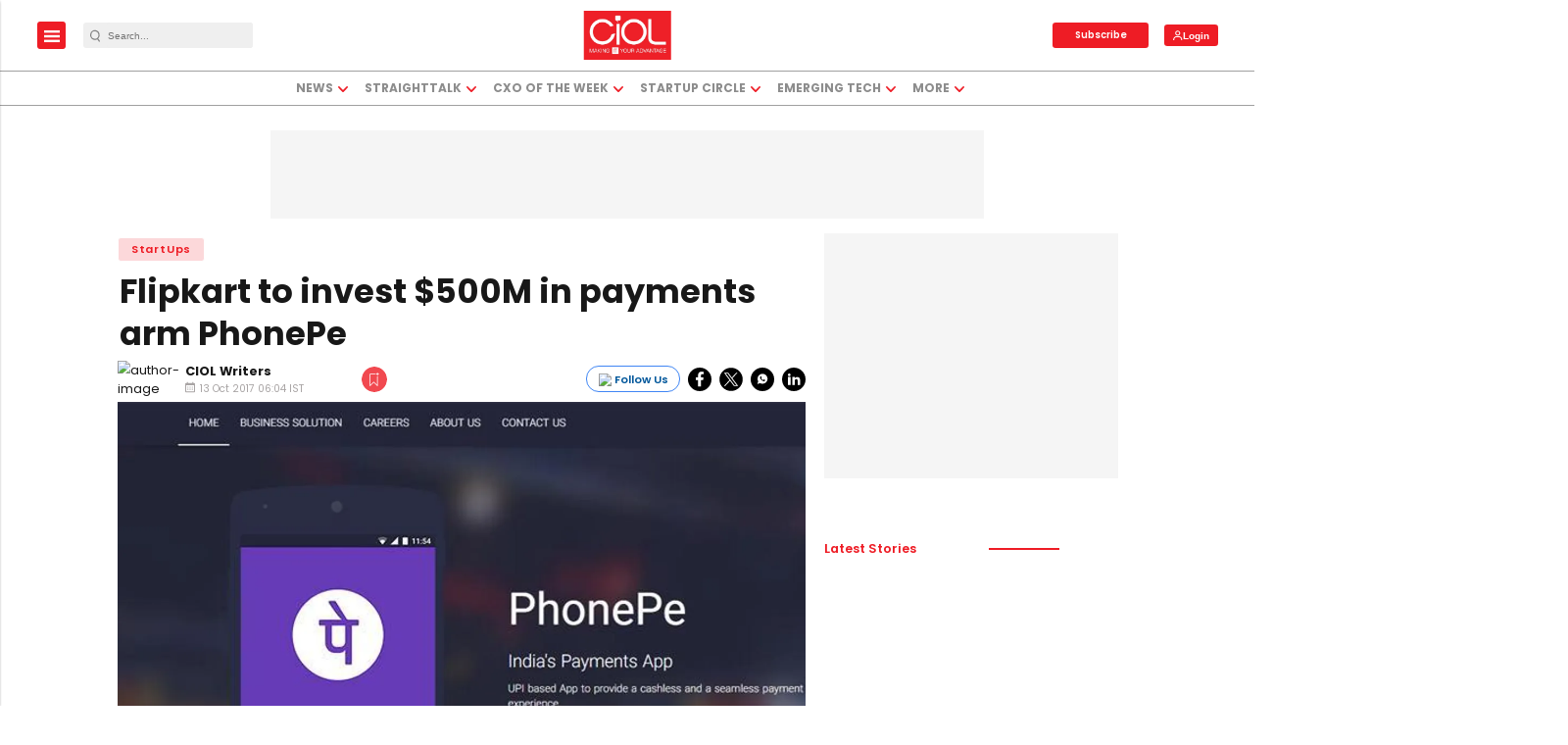

--- FILE ---
content_type: text/html; charset=utf-8
request_url: https://www.google.com/recaptcha/api2/aframe
body_size: -95
content:
<!DOCTYPE HTML><html><head><meta http-equiv="content-type" content="text/html; charset=UTF-8"></head><body><script nonce="vom5VenqzArVQ8Vmq_f5Sg">/** Anti-fraud and anti-abuse applications only. See google.com/recaptcha */ try{var clients={'sodar':'https://pagead2.googlesyndication.com/pagead/sodar?'};window.addEventListener("message",function(a){try{if(a.source===window.parent){var b=JSON.parse(a.data);var c=clients[b['id']];if(c){var d=document.createElement('img');d.src=c+b['params']+'&rc='+(localStorage.getItem("rc::a")?sessionStorage.getItem("rc::b"):"");window.document.body.appendChild(d);sessionStorage.setItem("rc::e",parseInt(sessionStorage.getItem("rc::e")||0)+1);localStorage.setItem("rc::h",'1768792678201');}}}catch(b){}});window.parent.postMessage("_grecaptcha_ready", "*");}catch(b){}</script></body></html>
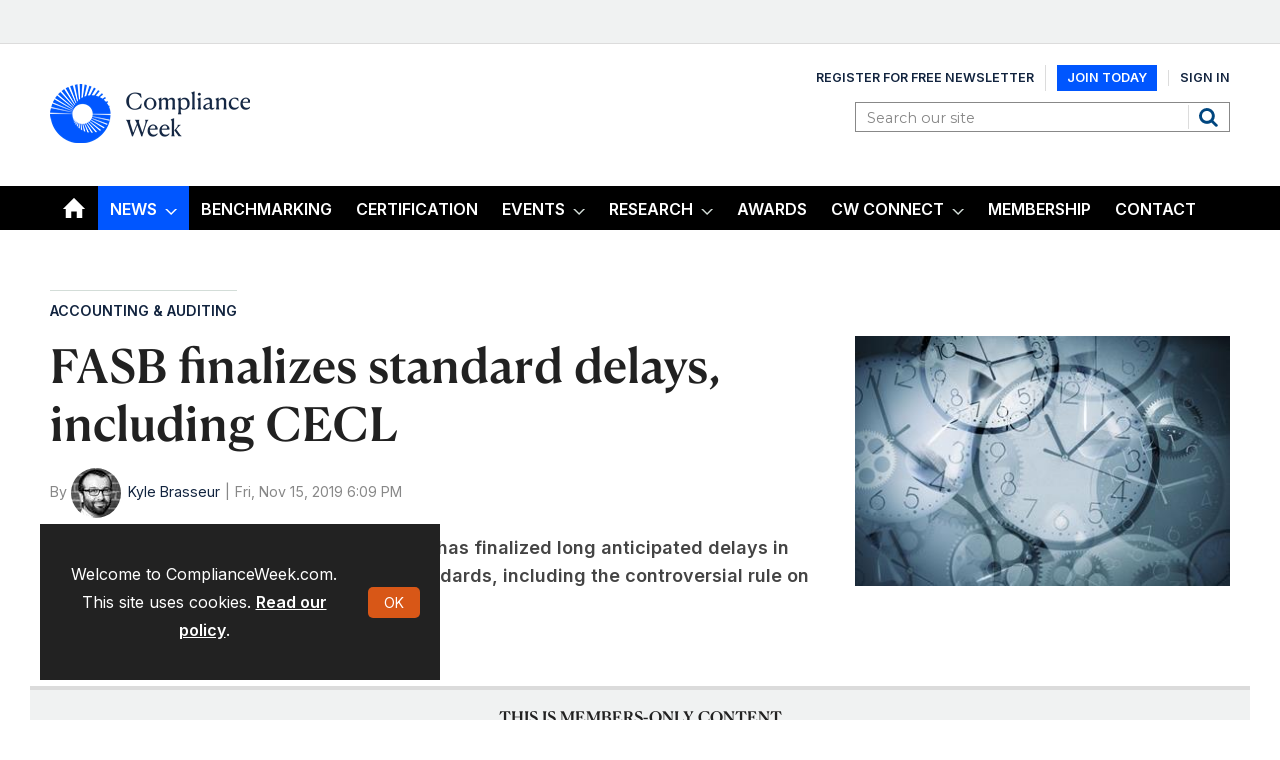

--- FILE ---
content_type: text/html; charset=utf-8
request_url: https://www.google.com/recaptcha/api2/aframe
body_size: -103
content:
<!DOCTYPE HTML><html><head><meta http-equiv="content-type" content="text/html; charset=UTF-8"></head><body><script nonce="hfiws6RJXC7069L0_arWGA">/** Anti-fraud and anti-abuse applications only. See google.com/recaptcha */ try{var clients={'sodar':'https://pagead2.googlesyndication.com/pagead/sodar?'};window.addEventListener("message",function(a){try{if(a.source===window.parent){var b=JSON.parse(a.data);var c=clients[b['id']];if(c){var d=document.createElement('img');d.src=c+b['params']+'&rc='+(localStorage.getItem("rc::a")?sessionStorage.getItem("rc::b"):"");window.document.body.appendChild(d);sessionStorage.setItem("rc::e",parseInt(sessionStorage.getItem("rc::e")||0)+1);localStorage.setItem("rc::h",'1769516092872');}}}catch(b){}});window.parent.postMessage("_grecaptcha_ready", "*");}catch(b){}</script></body></html>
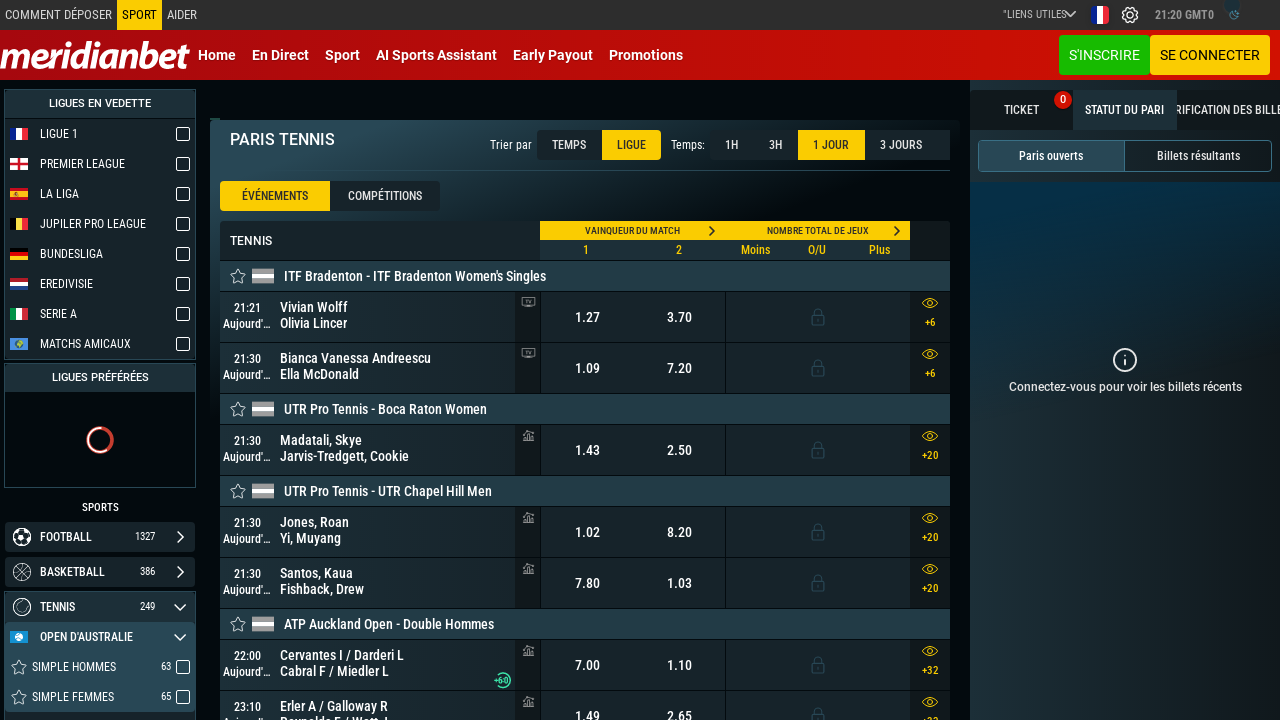

--- FILE ---
content_type: image/svg+xml
request_url: https://meridianbet.be/assets-new/images/deposit/footer/ideal.svg
body_size: 491
content:
<?xml version="1.0" encoding="utf-8"?>
<!-- Generator: Adobe Illustrator 24.1.2, SVG Export Plug-In . SVG Version: 6.00 Build 0)  -->
<svg version="1.1" id="Layer_1" xmlns="http://www.w3.org/2000/svg" xmlns:xlink="http://www.w3.org/1999/xlink" x="0px" y="0px"
	 viewBox="0 0 46 40" style="enable-background:new 0 0 46 40;" xml:space="preserve">
<style type="text/css">
	.st0{fill-rule:evenodd;clip-rule:evenodd;fill:#346275;}
</style>
<desc>Created with Sketch.</desc>
<g id="Footer">
	<g id="ideal">
		<g id="logo">
			<path id="Fill-4" class="st0" d="M25.8,2.7c5.1,0,9.4,1.4,12.3,4c3.3,3,5,7.4,5,13.3c0,11.6-5.7,17.3-17.3,17.3H2.7V2.7H25.8z
				 M26.3,0.1H0V40h26.3v0c5.8-0.1,10.3-1.5,13.5-4.3c3.9-3.3,5.9-8.6,5.9-15.7c0-3.4-0.5-6.4-1.6-9c-1-2.5-2.5-4.6-4.3-6.3
				C36.5,1.8,31.9,0.2,26.3,0.1L26.3,0.1z"/>
			<path id="Combined-Shape" class="st0" d="M5.1,34.7V22.5h7.3v12.2H5.1z M13,16.5c0,2.3-1.9,4.2-4.2,4.2c-2.3,0-4.2-1.9-4.2-4.2
				c0-2.3,1.9-4.2,4.2-4.2C11.1,12.3,13,14.2,13,16.5z"/>
			<path id="Fill-7" class="st0" d="M15.8,20.3h1c0.5,0,0.9,0,1.2-0.1c0.4-0.1,0.7-0.3,1-0.6c0.3-0.3,0.6-0.7,0.7-1.2
				c0.1-0.4,0.2-0.9,0.2-1.5c0-0.6-0.1-1.2-0.2-1.6c-0.2-0.4-0.4-0.8-0.7-1.1c-0.3-0.3-0.6-0.5-1-0.6c-0.3-0.1-0.7-0.1-1.3-0.1h-1V6
				h9.3h-0.4c7.8,0,16,3.1,16,14.4c0,12-8.3,14.4-16,14.4h0.4h-9.3V20.3z M15.6,14.6h0.6c0.6,0,1,0,1.2,0.1c0.3,0.1,0.5,0.2,0.6,0.3
				c0.2,0.2,0.3,0.4,0.4,0.7c0.1,0.3,0.1,0.7,0.1,1.2c0,0.5,0,1-0.1,1.3c-0.1,0.3-0.2,0.5-0.4,0.7c-0.1,0.1-0.3,0.2-0.6,0.3
				c-0.2,0-0.5,0.1-0.8,0.1h-1V14.6z M21.6,20.3h5.3v-1.2H23v-1.9h3.5v-1.2H23v-1.5h3.7v-1.2h-5.1V20.3z M34.7,20.3l-2.8-6.9h-1.5
				l-2.7,6.9h1.5l0.6-1.6h2.8l0.6,1.6H34.7z M32.1,17.6h-1.9l0.9-2.6L32.1,17.6z M35.8,20.3h4.9v-1.2h-3.5v-5.7h-1.4V20.3z"/>
		</g>
	</g>
</g>
</svg>


--- FILE ---
content_type: image/svg+xml
request_url: https://meridianbet.be/assets-new/images/deposit/footer/youtube.svg
body_size: 1655
content:
<?xml version="1.0" encoding="UTF-8" standalone="no"?>
<svg width="50px" height="49px" viewBox="0 0 50 49" version="1.1" xmlns="http://www.w3.org/2000/svg" xmlns:xlink="http://www.w3.org/1999/xlink">
    <!-- Generator: Sketch 39.1 (31720) - http://www.bohemiancoding.com/sketch -->
    <title>youtube</title>
    <desc>Created with Sketch.</desc>
    <defs></defs>
    <g id="Page-1" stroke="none" stroke-width="1" fill="none" fill-rule="evenodd">
        <g id="youtube" fill="#FFFFFF">
            <g id="Group">
                <path d="M40.911,23.21 L9.782,23.21 C4.834,23.21 0.823,27.225 0.823,32.172 L0.823,39.373 C0.823,44.32 4.834,48.334 9.782,48.334 L40.911,48.334 C45.858,48.334 49.87,44.32 49.87,39.373 L49.87,32.172 C49.87,27.225 45.858,23.21 40.911,23.21 L40.911,23.21 Z M16.322,28.816 L13.428,28.816 L13.428,43.196 L10.632,43.196 L10.632,28.816 L7.74,28.816 L7.74,26.37 L16.322,26.37 L16.322,28.816 L16.322,28.816 Z M24.497,43.196 L22.017,43.196 L22.017,41.836 C21.556,42.339 21.081,42.723 20.585,42.982 C20.089,43.252 19.61,43.378 19.144,43.378 C18.568,43.378 18.14,43.195 17.847,42.823 C17.559,42.452 17.412,41.902 17.412,41.159 L17.412,30.782 L19.892,30.782 L19.892,40.305 C19.892,40.599 19.947,40.81 20.046,40.941 C20.153,41.076 20.323,41.138 20.556,41.138 C20.736,41.138 20.968,41.052 21.247,40.878 C21.528,40.702 21.784,40.482 22.017,40.21 L22.017,30.781 L24.497,30.781 L24.497,43.196 L24.497,43.196 Z M33.501,40.633 C33.501,41.51 33.306,42.184 32.917,42.654 C32.53,43.124 31.964,43.355 31.231,43.355 C30.743,43.355 30.309,43.267 29.932,43.085 C29.553,42.905 29.196,42.628 28.871,42.244 L28.871,43.195 L26.361,43.195 L26.361,26.37 L28.871,26.37 L28.871,31.789 C29.207,31.414 29.562,31.123 29.933,30.928 C30.312,30.729 30.693,30.633 31.079,30.633 C31.864,30.633 32.462,30.895 32.876,31.424 C33.292,31.953 33.499,32.728 33.499,33.744 L33.499,40.633 L33.501,40.633 Z M42.104,37.288 L37.358,37.288 L37.358,39.627 C37.358,40.279 37.438,40.733 37.6,40.986 C37.766,41.24 38.045,41.364 38.442,41.364 C38.854,41.364 39.139,41.257 39.305,41.043 C39.465,40.827 39.551,40.357 39.551,39.627 L39.551,39.062 L42.104,39.062 L42.104,39.699 C42.104,40.971 41.795,41.93 41.168,42.577 C40.551,43.218 39.621,43.536 38.385,43.536 C37.272,43.536 36.395,43.197 35.758,42.515 C35.123,41.837 34.799,40.896 34.799,39.7 L34.799,34.124 C34.799,33.051 35.153,32.168 35.856,31.491 C36.557,30.814 37.46,30.476 38.571,30.476 C39.708,30.476 40.581,30.789 41.19,31.417 C41.799,32.046 42.104,32.946 42.104,34.123 L42.104,37.288 L42.104,37.288 Z" id="Shape"></path>
                <path d="M38.466,32.646 C38.07,32.646 37.788,32.757 37.616,32.989 C37.44,33.207 37.358,33.58 37.358,34.101 L37.358,35.356 L39.551,35.356 L39.551,34.101 C39.551,33.58 39.463,33.206 39.289,32.989 C39.122,32.758 38.843,32.646 38.466,32.646 L38.466,32.646 Z" id="Shape"></path>
                <path d="M29.909,32.604 C29.733,32.604 29.555,32.643 29.384,32.724 C29.21,32.803 29.04,32.934 28.872,33.104 L28.872,40.837 C29.071,41.037 29.268,41.191 29.46,41.279 C29.651,41.364 29.849,41.412 30.06,41.412 C30.365,41.412 30.587,41.324 30.73,41.146 C30.871,40.97 30.943,40.689 30.943,40.292 L30.943,33.881 C30.943,33.459 30.859,33.143 30.683,32.926 C30.501,32.712 30.243,32.604 29.909,32.604 L29.909,32.604 Z" id="Shape"></path>
                <polygon id="Shape" points="13.858 18.898 17.002 18.898 17.002 11.208 20.663 0.36 17.467 0.36 15.521 7.77 15.323 7.77 13.28 0.36 10.113 0.36 13.858 11.554"></polygon>
                <path d="M24.923,19.243 C26.193,19.243 27.189,18.91 27.915,18.244 C28.636,17.575 28.997,16.662 28.997,15.492 L28.997,8.428 C28.997,7.387 28.628,6.53 27.893,5.869 C27.153,5.21 26.205,4.878 25.049,4.878 C23.779,4.878 22.768,5.192 22.016,5.819 C21.266,6.446 20.889,7.287 20.889,8.35 L20.889,15.438 C20.889,16.601 21.256,17.521 21.989,18.211 C22.722,18.898 23.702,19.243 24.923,19.243 L24.923,19.243 Z M23.765,8.246 C23.765,7.949 23.872,7.709 24.081,7.521 C24.298,7.337 24.573,7.248 24.915,7.248 C25.284,7.248 25.583,7.337 25.811,7.521 C26.038,7.709 26.151,7.949 26.151,8.246 L26.151,15.697 C26.151,16.062 26.04,16.352 25.815,16.561 C25.592,16.771 25.292,16.874 24.915,16.874 C24.546,16.874 24.261,16.774 24.061,16.564 C23.864,16.359 23.764,16.071 23.764,15.696 L23.764,8.246 L23.765,8.246 Z" id="Shape"></path>
                <path d="M33.214,19.098 C33.739,19.098 34.278,18.948 34.833,18.66 C35.394,18.368 35.931,17.941 36.442,17.384 L36.442,18.899 L39.235,18.899 L39.235,5.224 L36.442,5.224 L36.442,15.604 C36.182,15.901 35.893,16.145 35.583,16.339 C35.267,16.531 35.007,16.627 34.802,16.627 C34.54,16.627 34.347,16.555 34.234,16.406 C34.119,16.263 34.054,16.029 34.054,15.708 L34.054,5.224 L31.265,5.224 L31.265,16.653 C31.265,17.468 31.429,18.077 31.753,18.481 C32.083,18.891 32.565,19.098 33.214,19.098 L33.214,19.098 Z" id="Shape"></path>
            </g>
        </g>
    </g>
</svg>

- **Work instruction**: Copy out each line of the listing that holds the word "evenodd".

- **Problem solution**:
	.st0{fill-rule:evenodd;clip-rule:evenodd;fill:#346275;}
    <g id="Page-1" stroke="none" stroke-width="1" fill="none" fill-rule="evenodd">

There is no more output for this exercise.